### Source document
________________

Is there - and I'm ever so hesitant to even ask - a rule of thumb when re-designing steel parts in aluminium? Is there a set of formulas or rules to determine load forces and vectors based on the car's weight or some other factor(s) that I can reasonably determine? Do I need to hire an engineer to do this and live to talk about it?

Go easy now...

[Greg Locock]

Road use or circuits?

In the past I have said for road use use 5g vertically at the contact patch, and 3 g longitudinally (or say 4 ) and 2g laterally . For circuits, use 3 2 1 respectively. This is the 3 2 1 rule.

So if the corner weight is 460 lb and you are designing for road use then apply 2300 lb to the contact patch in Z, and work out all the stresses everywhere

Then, to be horribly crude add the magnitude of the maximum stresses from the other load cases and you should be well safe.

Those bits are a bit light for a daily driver.



Then you need to find out your material properties.

www.matweb.com

If I were you use 6061 T6 (280 MPa) or, preferably, T4 (145 MPa) and don't weld either at all, and think about stress raisers. If you want to weld it then you'll need a post weld heat treat, and then you'll have to cope with distortion. T4 is preferred due to ductility.

________________

### To-do list
- A) Copy out the forum thread on redesigning steel parts in aluminum in full, word for word.
- B) In the records below, recast the stretch from the line containing "As this image" through the line containing "6074 millimetres" as a Markdown table with the columns Row and Line. Number each row, and leave out blank lines.

________________

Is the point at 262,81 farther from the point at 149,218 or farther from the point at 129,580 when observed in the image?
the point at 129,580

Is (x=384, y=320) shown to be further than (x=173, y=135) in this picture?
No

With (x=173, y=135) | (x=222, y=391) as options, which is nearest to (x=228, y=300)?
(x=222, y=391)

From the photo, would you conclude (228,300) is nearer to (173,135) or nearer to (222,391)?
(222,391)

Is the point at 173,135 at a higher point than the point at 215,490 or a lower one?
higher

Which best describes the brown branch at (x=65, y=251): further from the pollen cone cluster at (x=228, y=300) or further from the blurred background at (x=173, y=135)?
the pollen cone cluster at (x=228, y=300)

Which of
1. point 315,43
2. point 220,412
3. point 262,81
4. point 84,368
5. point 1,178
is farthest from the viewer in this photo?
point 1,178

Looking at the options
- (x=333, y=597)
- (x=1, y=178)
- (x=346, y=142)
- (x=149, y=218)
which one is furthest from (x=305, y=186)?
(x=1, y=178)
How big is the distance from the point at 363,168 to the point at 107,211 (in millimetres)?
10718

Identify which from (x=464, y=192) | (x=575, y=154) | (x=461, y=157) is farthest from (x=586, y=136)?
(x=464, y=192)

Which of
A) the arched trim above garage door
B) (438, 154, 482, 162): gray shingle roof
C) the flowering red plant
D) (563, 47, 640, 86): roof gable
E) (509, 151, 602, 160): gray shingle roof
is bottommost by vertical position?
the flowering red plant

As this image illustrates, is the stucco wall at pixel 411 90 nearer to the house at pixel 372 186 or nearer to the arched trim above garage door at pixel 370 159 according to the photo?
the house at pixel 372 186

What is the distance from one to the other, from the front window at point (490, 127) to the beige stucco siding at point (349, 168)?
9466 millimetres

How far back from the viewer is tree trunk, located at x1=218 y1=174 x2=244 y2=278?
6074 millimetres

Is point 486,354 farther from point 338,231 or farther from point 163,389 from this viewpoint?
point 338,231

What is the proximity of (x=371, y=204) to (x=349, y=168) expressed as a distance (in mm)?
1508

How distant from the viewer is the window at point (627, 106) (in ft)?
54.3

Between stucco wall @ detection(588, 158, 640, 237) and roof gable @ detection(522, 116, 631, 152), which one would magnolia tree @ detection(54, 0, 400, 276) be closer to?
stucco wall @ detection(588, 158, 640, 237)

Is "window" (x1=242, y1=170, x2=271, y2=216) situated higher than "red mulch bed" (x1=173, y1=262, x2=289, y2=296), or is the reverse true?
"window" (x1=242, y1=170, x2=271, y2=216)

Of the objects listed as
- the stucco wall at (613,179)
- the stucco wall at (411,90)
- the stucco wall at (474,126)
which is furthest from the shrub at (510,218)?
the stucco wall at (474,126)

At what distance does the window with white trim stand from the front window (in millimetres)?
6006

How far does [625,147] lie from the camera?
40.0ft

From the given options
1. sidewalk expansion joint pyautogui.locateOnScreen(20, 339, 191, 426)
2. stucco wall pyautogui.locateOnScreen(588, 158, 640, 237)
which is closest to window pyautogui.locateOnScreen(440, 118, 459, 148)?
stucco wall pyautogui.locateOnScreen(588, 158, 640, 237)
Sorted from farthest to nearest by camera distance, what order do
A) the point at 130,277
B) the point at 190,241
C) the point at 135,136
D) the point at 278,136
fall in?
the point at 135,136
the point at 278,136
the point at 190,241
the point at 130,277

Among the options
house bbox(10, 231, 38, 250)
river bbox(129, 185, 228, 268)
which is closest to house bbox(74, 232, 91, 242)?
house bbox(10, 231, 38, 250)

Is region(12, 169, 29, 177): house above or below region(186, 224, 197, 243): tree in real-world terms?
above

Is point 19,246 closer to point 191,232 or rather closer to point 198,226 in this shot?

________________

### Task responses
- A)
Is there - and I'm ever so hesitant to even ask - a rule of thumb when re-designing steel parts in aluminium? Is there a set of formulas or rules to determine load forces and vectors based on the car's weight or some other factor(s) that I can reasonably determine? Do I need to hire an engineer to do this and live to talk about it?

Go easy now...

[Greg Locock]

Road use or circuits?

In the past I have said for road use use 5g vertically at the contact patch, and 3 g longitudinally (or say 4 ) and 2g laterally . For circuits, use 3 2 1 respectively. This is the 3 2 1 rule.

So if the corner weight is 460 lb and you are designing for road use then apply 2300 lb to the contact patch in Z, and work out all the stresses everywhere

Then, to be horribly crude add the magnitude of the maximum stresses from the other load cases and you should be well safe.

Those bits are a bit light for a daily driver.



Then you need to find out your material properties.

www.matweb.com

If I were you use 6061 T6 (280 MPa) or, preferably, T4 (145 MPa) and don't weld either at all, and think about stress raisers. If you want to weld it then you'll need a post weld heat treat, and then you'll have to cope with distortion. T4 is preferred due to ductility.

- B)
| Row | Line |
|---|---|
| 1 | As this image illustrates, is the stucco wall at pixel 411 90 nearer to the house at pixel 372 186 or nearer to the arched trim above garage door at pixel 370 159 according to the photo? |
| 2 | the house at pixel 372 186 |
| 3 | What is the distance from one to the other, from the front window at point (490, 127) to the beige stucco siding at point (349, 168)? |
| 4 | 9466 millimetres |
| 5 | How far back from the viewer is tree trunk, located at x1=218 y1=174 x2=244 y2=278? |
| 6 | 6074 millimetres |